Research Projects

Cyclin-dependent kinases (CDKs) are serine-threonine kinases that play a significant role in cell cycle regulation and are attractive therapeutic targets. Many CDK inhibitors (CDKIs) have been approved as drugs to treat various types of cancers, with two major categories: selective CDKIs and pan-CDKIs. A previous study showed naturally occurring flavone alkaloid, rohitukine, as a potent CDK inhibitor: IIIM-290. This study rationally replaced the flavone and chromone core with coumarin and phenylcoumarin and proposed a series of novel molecules to discover potent CDKIs. Various coumarins have shown potent cytotoxicity and anti-cancer potential in various studies. Most flavone-containing CDKI (alvocidib) exert their mechanism by occupying ATP binding pockets.
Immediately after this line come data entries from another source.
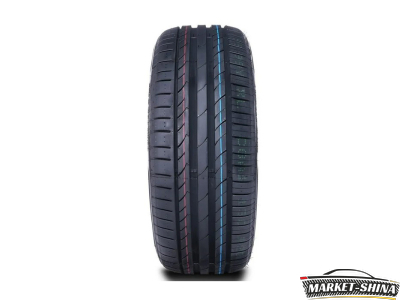 Roadking Argos UHP 215/45 R18 93Y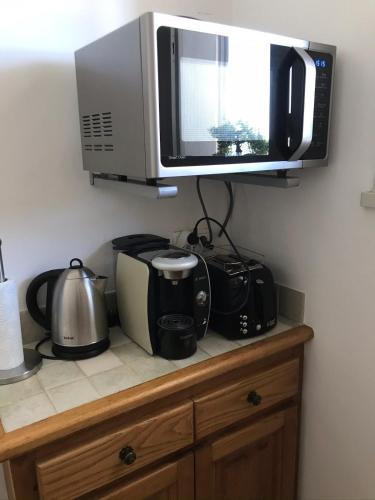 Studio Carnon Studio Carnon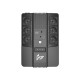 Инрактивен UPS Zigor 310350 600 VA NaN –  BB Непрекъсваеми захранвания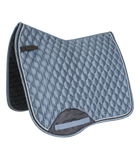 Waldhausen Toulouse Saddle Pad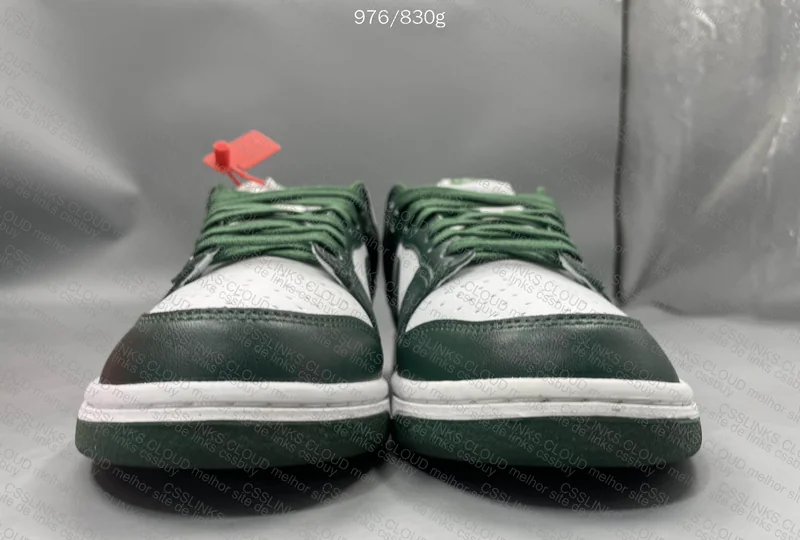 Nike Sneakers 2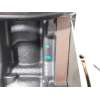 Recambio de motor completo para mg zs suv (azs1) 1.5 vti referencia OEM IAM  15S4C 15S4C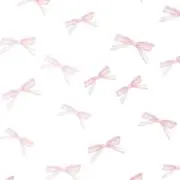 ♡の画像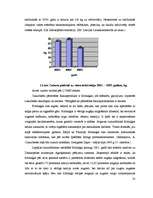Diplomdarbs 'Cukura rūpniecība Latvijā', 23.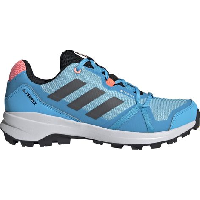 Photo Chaussures femme adidas terrex skyhiker gore tex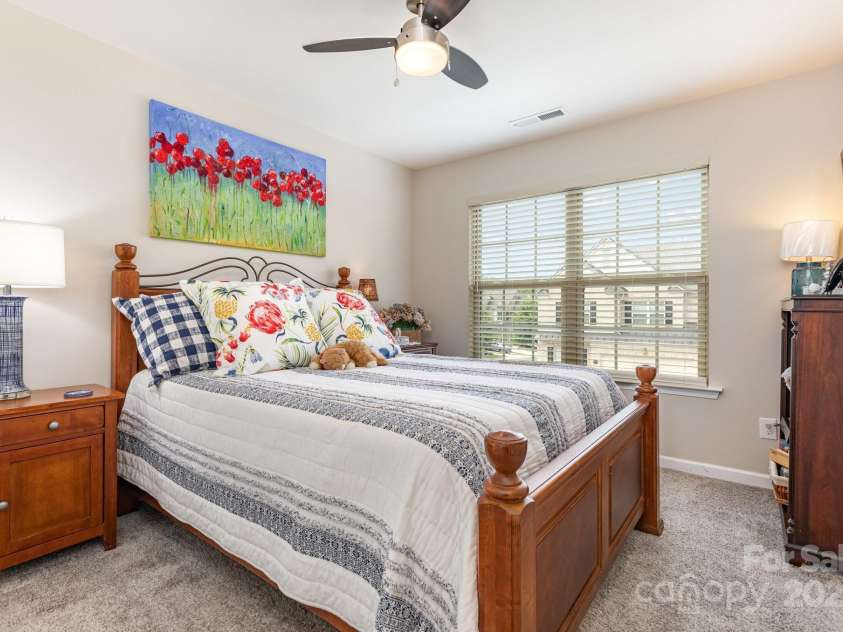 6006 Cadence Lane, Fort Mill, SC 29707.  MLS# CAR4314598, YatesRealty ID 6613. 
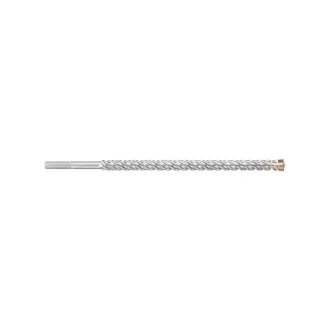   DEWALT EXTREME Kőzetfúró 28 x 570/450 mm négyélű SDS-Max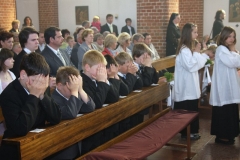 2011-05-15 Erstkommunion 067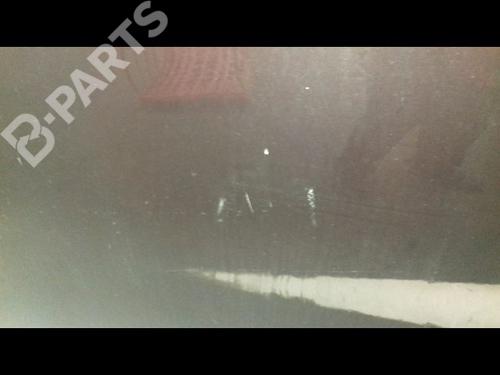 Right front door BMW 1 (E87) 118 d | BP9872973C3 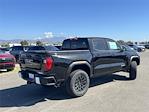 New 2026 GMC Canyon Elevation Crew Cab Pickup for sale #CA13494 - photo 3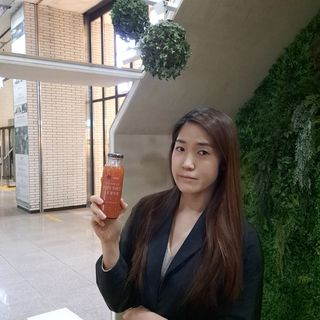 구니여니님이 올린 리뷰 사진 2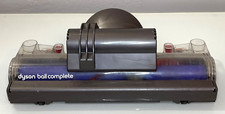 Dyson ball complete for sale  Miami Beach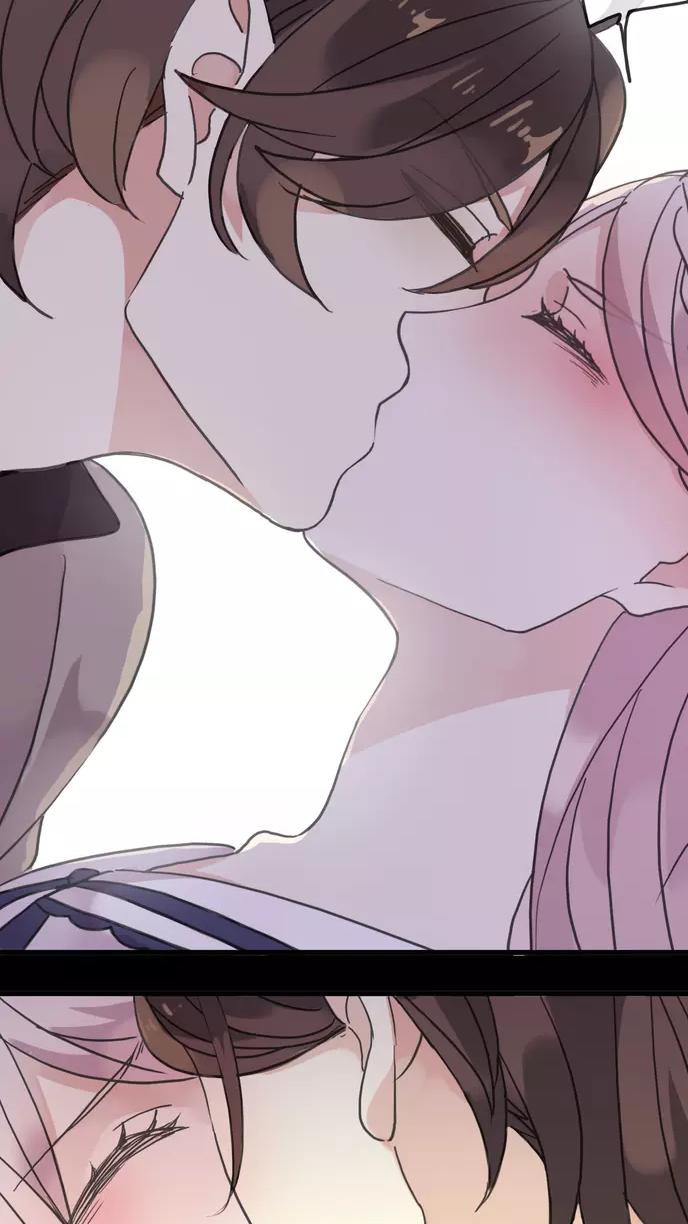 污污污赞评论更多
Further substitution significantly affects the interaction of ligand with CDKs. The rational replacement of flavone by coumarin may lead to the discovery of potent CDKIs. Computational studies have been performed in support of typically designed compounds, and the docking score was good. The prime objective of the proposal is to design and prepare the novel series of coumarin derivatives, conduct in-vitro CDK-inhibition and cytotoxicity screening, and evaluate lead in an in-vivo model. The extended objective will be clinical studies in the future. The expected outcome is a new therapeutic product/lead molecule for cancer treatment.